- Born: February 17, 1956 Montreal, Quebec, Canada
- Died: September 30, 2018 (aged 62)
- Height: 5 ft 7 in (170 cm)
- Weight: 150 lb (68 kg; 10 st 10 lb)
- Position: Goaltender
- Caught: Left
- Played for: Nova Scotia Voyageurs Springfield Indians
- NHL draft: 5th round, 90th overall, 1976 Montreal Canadiens
- WHA draft: 44th overall, 1976 Quebec Nordiques
- Playing career: 1976–1979

= Maurice Barrette =

Canadian ice hockey player (1956–2018)

Maurice Barrette (February 17, 1956 – September 30, 2018) was a Canadian professional ice hockey goaltender who played for the Quebec Remparts of the QMJHL, Nova Scotia Voyageurs of the AHL and the Springfield Indians.

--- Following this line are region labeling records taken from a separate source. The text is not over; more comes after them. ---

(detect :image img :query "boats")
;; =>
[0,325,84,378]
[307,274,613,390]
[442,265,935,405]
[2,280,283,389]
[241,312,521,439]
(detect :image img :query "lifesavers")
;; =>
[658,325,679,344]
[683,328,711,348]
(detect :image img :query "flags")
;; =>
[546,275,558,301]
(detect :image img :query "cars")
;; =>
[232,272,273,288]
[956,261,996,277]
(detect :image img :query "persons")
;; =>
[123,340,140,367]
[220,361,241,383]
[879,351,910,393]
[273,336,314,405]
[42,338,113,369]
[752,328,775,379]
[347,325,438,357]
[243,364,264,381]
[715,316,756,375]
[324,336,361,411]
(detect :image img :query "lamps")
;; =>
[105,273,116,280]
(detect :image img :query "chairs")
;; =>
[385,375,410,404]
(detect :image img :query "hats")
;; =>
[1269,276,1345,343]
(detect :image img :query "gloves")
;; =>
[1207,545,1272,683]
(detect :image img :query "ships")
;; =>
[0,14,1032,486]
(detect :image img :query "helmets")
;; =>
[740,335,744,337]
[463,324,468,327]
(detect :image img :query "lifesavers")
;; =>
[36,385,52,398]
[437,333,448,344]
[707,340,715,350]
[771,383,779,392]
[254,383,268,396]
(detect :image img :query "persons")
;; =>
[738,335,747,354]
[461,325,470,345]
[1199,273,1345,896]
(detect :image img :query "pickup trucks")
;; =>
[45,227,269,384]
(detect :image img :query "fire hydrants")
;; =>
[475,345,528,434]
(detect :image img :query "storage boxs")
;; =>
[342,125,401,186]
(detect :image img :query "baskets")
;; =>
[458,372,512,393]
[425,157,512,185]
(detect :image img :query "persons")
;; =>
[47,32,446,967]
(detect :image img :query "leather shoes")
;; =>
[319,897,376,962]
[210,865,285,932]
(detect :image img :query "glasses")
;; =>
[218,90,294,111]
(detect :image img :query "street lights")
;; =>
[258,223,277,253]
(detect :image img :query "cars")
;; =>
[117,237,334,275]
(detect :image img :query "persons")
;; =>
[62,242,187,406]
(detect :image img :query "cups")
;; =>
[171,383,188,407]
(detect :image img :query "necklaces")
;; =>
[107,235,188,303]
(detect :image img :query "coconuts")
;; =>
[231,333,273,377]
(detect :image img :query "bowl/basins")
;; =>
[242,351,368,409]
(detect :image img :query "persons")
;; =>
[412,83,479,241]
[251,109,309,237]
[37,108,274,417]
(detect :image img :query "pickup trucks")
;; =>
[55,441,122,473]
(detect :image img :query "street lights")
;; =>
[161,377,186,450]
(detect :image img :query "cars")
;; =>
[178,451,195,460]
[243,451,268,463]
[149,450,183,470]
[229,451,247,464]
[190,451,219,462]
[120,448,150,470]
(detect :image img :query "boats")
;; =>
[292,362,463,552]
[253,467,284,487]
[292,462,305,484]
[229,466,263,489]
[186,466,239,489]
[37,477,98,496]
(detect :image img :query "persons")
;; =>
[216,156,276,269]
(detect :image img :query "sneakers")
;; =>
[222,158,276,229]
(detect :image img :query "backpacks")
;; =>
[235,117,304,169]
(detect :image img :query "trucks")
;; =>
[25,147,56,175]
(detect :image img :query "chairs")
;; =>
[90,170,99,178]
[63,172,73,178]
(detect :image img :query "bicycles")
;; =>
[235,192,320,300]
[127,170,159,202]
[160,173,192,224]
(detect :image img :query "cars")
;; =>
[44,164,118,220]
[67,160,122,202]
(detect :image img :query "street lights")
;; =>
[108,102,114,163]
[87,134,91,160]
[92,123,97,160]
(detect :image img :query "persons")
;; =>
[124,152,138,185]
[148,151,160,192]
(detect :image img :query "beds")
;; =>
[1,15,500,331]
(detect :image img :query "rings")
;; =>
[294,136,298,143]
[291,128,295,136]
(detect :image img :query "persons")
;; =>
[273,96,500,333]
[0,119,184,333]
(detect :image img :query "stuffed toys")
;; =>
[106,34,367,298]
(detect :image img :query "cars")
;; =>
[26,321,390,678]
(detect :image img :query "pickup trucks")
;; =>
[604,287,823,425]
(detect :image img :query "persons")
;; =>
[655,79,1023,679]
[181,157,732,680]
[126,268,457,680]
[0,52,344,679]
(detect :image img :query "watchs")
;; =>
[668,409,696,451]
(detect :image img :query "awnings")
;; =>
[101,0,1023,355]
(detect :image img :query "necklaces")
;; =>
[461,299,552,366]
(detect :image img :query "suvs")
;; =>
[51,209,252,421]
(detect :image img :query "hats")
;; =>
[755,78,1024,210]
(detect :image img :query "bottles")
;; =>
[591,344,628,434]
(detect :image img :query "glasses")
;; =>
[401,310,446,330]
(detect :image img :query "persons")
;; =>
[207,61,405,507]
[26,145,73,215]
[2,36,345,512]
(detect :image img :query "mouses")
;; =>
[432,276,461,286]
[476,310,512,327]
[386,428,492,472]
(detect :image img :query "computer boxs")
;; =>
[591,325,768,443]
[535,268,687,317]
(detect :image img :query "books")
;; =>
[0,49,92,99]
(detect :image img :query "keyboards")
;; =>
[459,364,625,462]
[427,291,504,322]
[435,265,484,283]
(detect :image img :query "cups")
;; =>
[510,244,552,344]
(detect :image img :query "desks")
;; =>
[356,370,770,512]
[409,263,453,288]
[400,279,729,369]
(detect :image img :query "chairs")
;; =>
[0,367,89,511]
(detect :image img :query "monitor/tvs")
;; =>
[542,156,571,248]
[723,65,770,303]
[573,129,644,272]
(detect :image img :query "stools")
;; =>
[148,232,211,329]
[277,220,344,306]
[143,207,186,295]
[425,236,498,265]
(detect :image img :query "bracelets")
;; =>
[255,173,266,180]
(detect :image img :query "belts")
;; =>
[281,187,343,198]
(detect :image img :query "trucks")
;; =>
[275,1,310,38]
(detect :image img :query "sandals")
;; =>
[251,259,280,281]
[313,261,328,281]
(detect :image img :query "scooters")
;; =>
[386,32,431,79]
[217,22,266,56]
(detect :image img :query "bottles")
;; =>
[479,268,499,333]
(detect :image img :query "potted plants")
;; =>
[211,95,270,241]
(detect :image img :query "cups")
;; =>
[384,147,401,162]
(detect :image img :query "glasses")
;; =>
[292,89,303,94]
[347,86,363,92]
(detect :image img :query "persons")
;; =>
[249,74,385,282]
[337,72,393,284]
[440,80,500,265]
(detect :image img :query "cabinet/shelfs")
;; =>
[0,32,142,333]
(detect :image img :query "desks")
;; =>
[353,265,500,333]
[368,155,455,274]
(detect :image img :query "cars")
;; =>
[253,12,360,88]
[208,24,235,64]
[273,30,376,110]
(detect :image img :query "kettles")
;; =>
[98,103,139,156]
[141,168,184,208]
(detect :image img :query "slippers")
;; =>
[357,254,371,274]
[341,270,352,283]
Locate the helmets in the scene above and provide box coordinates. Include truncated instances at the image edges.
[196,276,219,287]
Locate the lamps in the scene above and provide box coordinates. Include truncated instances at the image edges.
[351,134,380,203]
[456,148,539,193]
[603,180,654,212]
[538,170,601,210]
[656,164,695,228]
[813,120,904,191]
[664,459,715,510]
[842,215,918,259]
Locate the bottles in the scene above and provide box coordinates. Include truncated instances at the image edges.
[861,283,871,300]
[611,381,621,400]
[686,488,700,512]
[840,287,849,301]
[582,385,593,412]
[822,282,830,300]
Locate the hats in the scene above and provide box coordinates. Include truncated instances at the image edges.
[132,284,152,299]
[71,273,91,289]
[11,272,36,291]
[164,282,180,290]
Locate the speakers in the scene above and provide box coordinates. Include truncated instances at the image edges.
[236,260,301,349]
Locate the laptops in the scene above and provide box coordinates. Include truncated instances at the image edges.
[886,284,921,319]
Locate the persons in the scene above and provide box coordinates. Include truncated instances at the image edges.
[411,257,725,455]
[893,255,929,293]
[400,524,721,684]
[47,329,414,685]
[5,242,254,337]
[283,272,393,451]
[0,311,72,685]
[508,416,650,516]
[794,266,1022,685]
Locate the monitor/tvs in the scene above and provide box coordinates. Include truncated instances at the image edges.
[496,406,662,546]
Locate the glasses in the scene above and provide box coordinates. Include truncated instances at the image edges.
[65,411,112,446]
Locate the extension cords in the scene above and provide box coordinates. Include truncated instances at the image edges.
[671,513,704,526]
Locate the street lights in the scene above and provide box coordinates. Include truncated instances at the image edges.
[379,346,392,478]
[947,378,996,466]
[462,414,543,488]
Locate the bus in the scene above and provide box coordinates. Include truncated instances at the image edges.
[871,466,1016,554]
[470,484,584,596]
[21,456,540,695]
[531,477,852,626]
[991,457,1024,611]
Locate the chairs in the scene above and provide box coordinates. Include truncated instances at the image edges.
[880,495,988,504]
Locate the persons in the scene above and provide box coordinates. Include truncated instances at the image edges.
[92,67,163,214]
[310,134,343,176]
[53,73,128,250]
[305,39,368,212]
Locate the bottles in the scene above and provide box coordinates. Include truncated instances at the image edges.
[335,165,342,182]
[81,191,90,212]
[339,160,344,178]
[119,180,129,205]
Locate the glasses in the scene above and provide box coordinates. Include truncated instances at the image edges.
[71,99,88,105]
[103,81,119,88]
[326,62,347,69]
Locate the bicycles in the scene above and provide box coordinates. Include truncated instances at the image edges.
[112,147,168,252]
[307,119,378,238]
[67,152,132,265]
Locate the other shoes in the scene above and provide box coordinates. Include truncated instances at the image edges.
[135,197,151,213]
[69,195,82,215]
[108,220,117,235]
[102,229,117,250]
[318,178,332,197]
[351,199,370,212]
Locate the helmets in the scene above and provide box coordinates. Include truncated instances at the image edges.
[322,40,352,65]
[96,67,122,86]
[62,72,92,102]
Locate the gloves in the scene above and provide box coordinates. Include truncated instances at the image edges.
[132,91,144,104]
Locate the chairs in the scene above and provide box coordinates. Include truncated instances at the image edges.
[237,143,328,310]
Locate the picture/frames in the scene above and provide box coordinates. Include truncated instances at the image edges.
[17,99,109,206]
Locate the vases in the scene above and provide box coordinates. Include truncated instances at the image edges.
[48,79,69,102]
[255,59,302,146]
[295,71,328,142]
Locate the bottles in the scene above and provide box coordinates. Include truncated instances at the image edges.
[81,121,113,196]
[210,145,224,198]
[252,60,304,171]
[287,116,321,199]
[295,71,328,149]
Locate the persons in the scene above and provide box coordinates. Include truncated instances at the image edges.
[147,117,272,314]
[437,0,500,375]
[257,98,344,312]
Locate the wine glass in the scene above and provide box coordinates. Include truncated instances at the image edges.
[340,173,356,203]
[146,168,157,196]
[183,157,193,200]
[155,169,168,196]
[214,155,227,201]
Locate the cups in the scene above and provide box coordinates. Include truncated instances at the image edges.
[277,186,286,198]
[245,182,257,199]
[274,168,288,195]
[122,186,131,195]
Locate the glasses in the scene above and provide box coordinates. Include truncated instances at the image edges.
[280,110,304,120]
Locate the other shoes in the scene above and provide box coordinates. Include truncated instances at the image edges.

Barrette was drafted in the middle rounds, in 1976, by both the Montreal Canadiens of the NHL and Quebec Nordiques while they were part of the WHA. He played neither a game for the Nordiques nor Canadiens, however.

The biggest highlight of his career was winning the Hap Emms Memorial Trophy for outstanding goaltender in the 1976 Memorial Cup Finals.